Значит, именно ей, жесточайше стесненной собственным нездоровьем, предстоит выправить превратную колею. Этим радужным утром Констанс осознала, что в ее власти — преподнести супругу дар, кой его окрылит. Она едва способна была сдержать себя, когда увидела, что способна осчастливить Джозефа одним лишь жестом, дать ему понять: ее сердце принадлежит ему, ее мысли естественным образом и вопреки всему вернулись к его довольству. Конечно, этот дар также служил нечаянно и ее целям, но вовсе не потому был ею замыслен.

Я с легкостью воображаю самообман, обуявший Констанс на этой стадии ее отчаянных и устрашенных борений, а также летучее, но сумбурное облегчение, кое она, должно быть, ощутила по избрании столь смехотворного средства, уподобясь любителю опия либо женщине, охваченной сновидением: она возродит для Джозефа домашнюю лабораторию — и все переменится к лучшему!..

О, сколь беспощадна она была все эти годы, сколь безжалостно злоупотребляла детским голосочком, настроенным в точности, дабы очаровывать молодого мужа, заставляя того исполнять ее желания: «Этой крошечной пахучей комнатке, разумеется, судьба сделаться детской, не правда ли, папочка?» И он привлек супругу к себе, облобызал ее, шепча: «Я полагаю, судьба ее именно такова». Его руки сжали ее, а назавтра он принялся упаковывать рабочие принадлежности.

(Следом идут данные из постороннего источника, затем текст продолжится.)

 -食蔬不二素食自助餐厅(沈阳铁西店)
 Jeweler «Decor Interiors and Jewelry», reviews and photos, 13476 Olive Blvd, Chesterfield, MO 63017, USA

Констанс застанет его врасплох своей изобретательностью, и, возможно, меж ними пробудится по меньшей мере искра взаиморасположения. Располагая лабораторией в доме, Джозеф смог бы давать Ангелике, если уж он настаивает, какие-нибудь уроки своей зловонной химии.

Либо, если он и в самом деле намеревался следовать сказанному, эту комнату может посещать, уделяя час-другой обучению, школьный наставник. Что еще замечательнее, Джозеф будет знать, что имеет власть над особым, неприкосновенным помещением, а значит, возможно, исчезнет нужда в иных комнатах.

Она не могла дожидаться вечера, дабы преподнести супругу свой дар и узреть цветение его довольства ею. Она доставит ему эту радость немедленно и по возвращении прикажет Норе переместить имущество Ангелики наверх сей же день. Оставив Ангелику, что все еще злилась на мать, под присмотром Норы, Констанс вышла из дому, села в омнибус, коим, вероятно, пользовался ее муж, пустилась в прогулку по улицам, что, скорее всего, помнили его поступь.

Она подмечала то, что Джозеф, очевидно, видел всякое утро, воображая, как он направляется к каждодневным ученым занятиям, дабы снискать семье достойное существование. Вид лошади, что пьет воду, мог напомнить что-то, и еще что-то, и затем еще что-то, а на конце соплетшегося вервия мудрости ждет ошеломляющее прояснение, и чрез него придумывается лекарство от какого-нибудь недуга. Благоухание корзинки цветочницы скоро пересиливается смрадом ветоши, сложенной в горки, либо апельсинной пирамидой на торговом лотке, гниющей с основания: глазам Джозефа город представал паутиной, в коей переплелись болезнь и здоровье, и разумным ученым надлежало их развести.